(Trecho selecionado):
********************

Ouvir e dialogar com as populações vitimizada pela violência torna-se fundamental para entender como, com ela, e nunca para ela, construir caminhos de transformação.

Como condição primeira para a existência do diálogo é imprescindível a fé na capacidade do homem de fazer e refazer, na sua vocação de “ser-mais”. (FREIRE, 2001a).  Esse pressuposto torna-se fundamental quando pensamos que a maioria da sociedade não acredita na possibilidade de “ressocialização” daqueles que infringem as suas normas. Por isso é importante, antes de mais nada, refletir sobre as causas que levaram à marginalidade e acreditar na capacidade humana de construir-se continuamente, de não ser algo acabado ou que se acaba em algum momento, sem mais possibilidades de mudança.

 Se não se acreditar na possibilidade de humanização de todo e qualquer indivíduo, como princípio básico para uma ação educativa, os pré-conceitos que unem opressor ao oprimido dificilmente serão quebrados.

********************

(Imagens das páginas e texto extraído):
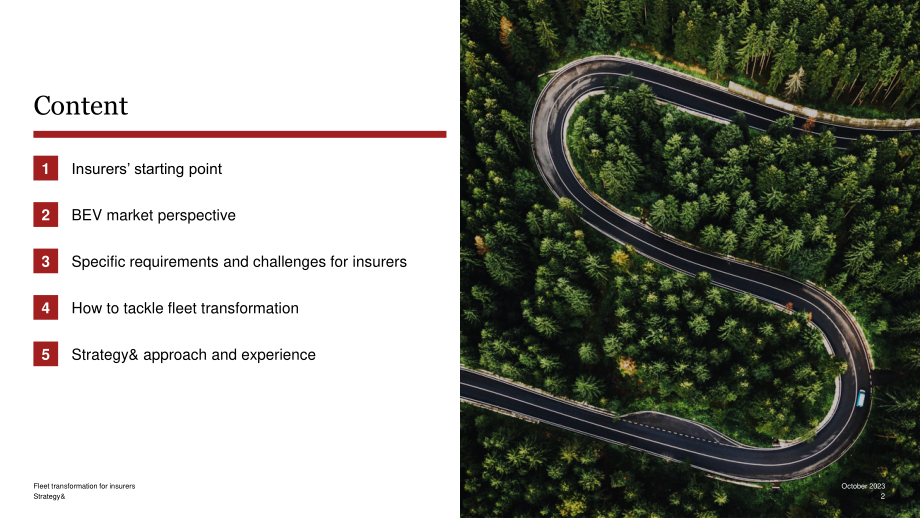 Content

1 Insurers' starting point

2 BEV market perspective

3 Specific requirements and challenges for insurers

4 How to tackle fleet transformation

5 Strategy& approach and experience

Fleet transformation for insurers
Strategy&

October 2023
2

********************

(Exercícios para fazer):
a – No texto sobre diálogo e violência, qual é a condição primeira para que o diálogo exista?
b – Redigite sem mudar nada a parte do texto sobre diálogo e violência que começa nas palavras "Como condição primeira" e vai até depois de "possibilidades de mudança.".
c – Escreva o que vem depois da última frase do texto sobre diálogo e violência, dando sequência às ideias dele.

(Respostas das atividades):
a – A fé na capacidade do homem de fazer e refazer, na sua vocação de “ser-mais”.

b –
Como condição primeira para a existência do diálogo é imprescindível a fé na capacidade do homem de fazer e refazer, na sua vocação de “ser-mais”. (FREIRE, 2001a).  Esse pressuposto torna-se fundamental quando pensamos que a maioria da sociedade não acredita na possibilidade de “ressocialização” daqueles que infringem as suas normas. Por isso é importante, antes de mais nada, refletir sobre as causas que levaram à marginalidade e acreditar na capacidade humana de construir-se continuamente, de não ser algo acabado ou que se acaba em algum momento, sem mais possibilidades de mudança.

c –
Como lidar com a violência já introjetada sem trazer à tona a palavra a partir do diálogo? Dizer a palavra não deve ser privilégio de alguns, mas direito de todos os homens (FREIRE, 2001a, p.79). Freire nos fala do diálogo como um profundo amor ao mundo e aos homens, sem o qual não pode verdadeiramente acontecer. Num contexto como o atual marcado pelo desrespeito ao outro, falar de relação educativa baseada em afetividade pode parecer distante, entretanto esse comprometimento com o diálogo verdadeiro só é possível como uma opção afetivo existencial de transformação. Por isto mesmo é que, qualquer que seja a situação em que alguns homens proíbam aos outros que sejam sujeitos de sua busca, se instaura como situação violenta. Não importam os meios usados para esta proibição. Fazê-los objetos é aliená-los de suas decisões, que são transferidas a outro ou a outros (FREIRE, 2001a, p. 74).

 Diante de tudo isso a busca do “ser-mais” só se torna possível na comunhão, nas relações de solidariedade, tão diferentes daquelas construídas fragmentariamente pela opressão. Numa sociedade que se baseia no individualismo o resultado é o ser menos, a desumanização.

Quais seriam os mecanismos dessa ação e como se constituem no cotidiano da opressão? Manipulação, conquista, divisão e invasão cultural são características da ação antidialógica trabalhados por Freire (2001a). A necessidade da conquista reifica os homens, roubando sua palavra e sua cultura, tendo como principal instrumento a construção de uma visão mítica e alienada do mundo. Dos diversos mitos que se constrói cotidianamente para manter o conquistado, um dos mitos instituintes seria o de que “a ordem opressora é uma ordem de liberdade” (FREIRE, 2001, p.137) e fora dela não haveria opção.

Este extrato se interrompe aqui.